それを応援している者も大勢いて、結局、毎年、このホテルが選ばれる。
桜子さんは、離婚してからも親睦会に参加している。
今まで一人でも参加していたけれど、桜子さんの両親と家政婦が一緒に来ていた。
去年から、桜子さんが一人で連れてくるようになった。
長男が小学生になり末っ子も幼稚園に入って、手がかからなくなったからだと思う。
大学生だった三人組は、弁護士になり、円城寺家の弁護士事務所で働いている。
年に2回、子供達を見せているようだ。
親子とは、子供には教えていないけれど、彼等は子供の成長を楽しみにしているように見えた。
名乗れない関係は悲しいなと思うけれど、桜子さんが選んだ道なので、わたしも光輝さんも見守っている。

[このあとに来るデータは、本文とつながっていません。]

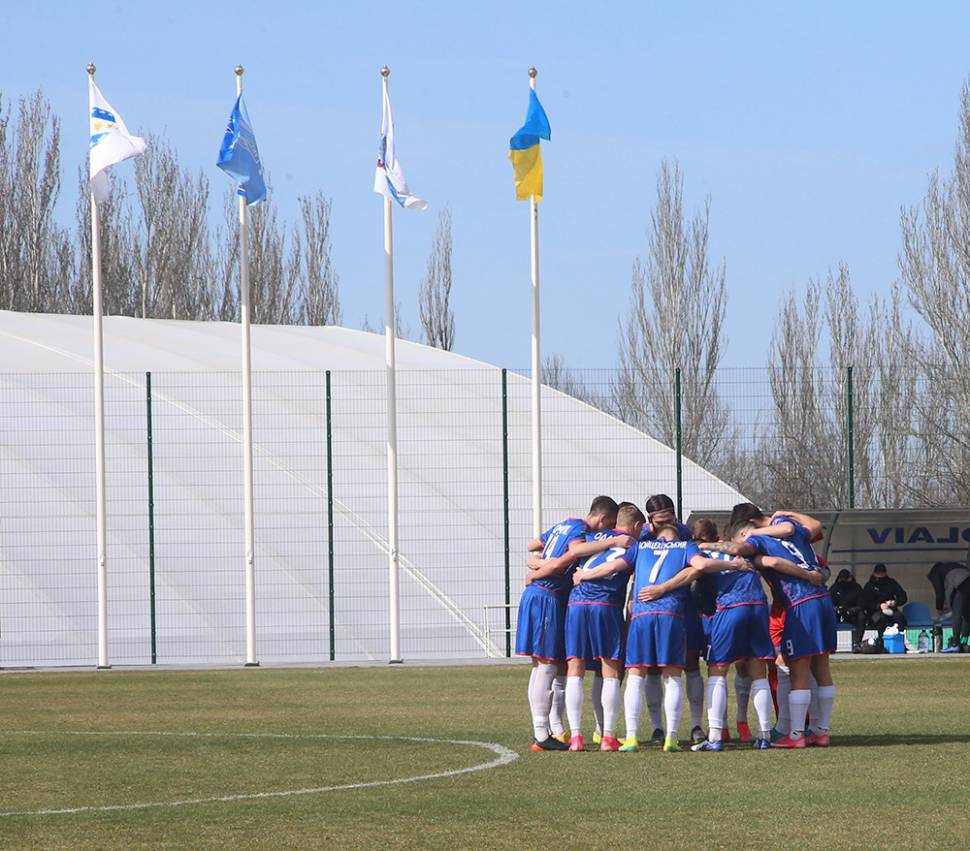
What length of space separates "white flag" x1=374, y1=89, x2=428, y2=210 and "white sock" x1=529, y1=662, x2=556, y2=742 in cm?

けれど、親睦会では桜子さんと一緒に行動している三人の男性は目立っている。
有喜さんは、中国に行ってから、親睦会に参加していない。
日本にも帰国していないようだ。
有喜さんの両親と有喜さんの妹夫妻も親睦会に来なくなった。
妹夫妻には関係ないけれど、陰口を言う者もいることは否定できない。
実際に妹と結婚したのは小野田家の人だが、出世街道からも脱落してしまったようだ。
桜子さんの兄や弟が、桜子さんの事を守れなかった事を悔やんでいるようだった。
なんだかんだと言って、桜子さんは小野田家本家のお嬢様なので、本家を侮辱した罪は受けなければならないようだ。
妹夫妻も東京から地方へと飛ばされて、実家には有喜さんの両親だけが残されている。
有喜さんの父の会社は、後継者がいなくなり、妹夫妻に話を持って行ったが、断られたようだった。
宙ぶらりんの会社は、社員が別の円城寺家系列の会社に移動を希望して、人員不足になり、光輝さんに泣きついたと言う。
光輝さんは社長の座を交代させて、新しく会社を作り直した。
有喜さんの父も仕事を失った。
歳も歳だったので隠居だと、光輝さんは言っていた。
一族の恥と言われて、親戚からも相手にされなくなり、残されたのは、有喜さんが建てた家だけになった。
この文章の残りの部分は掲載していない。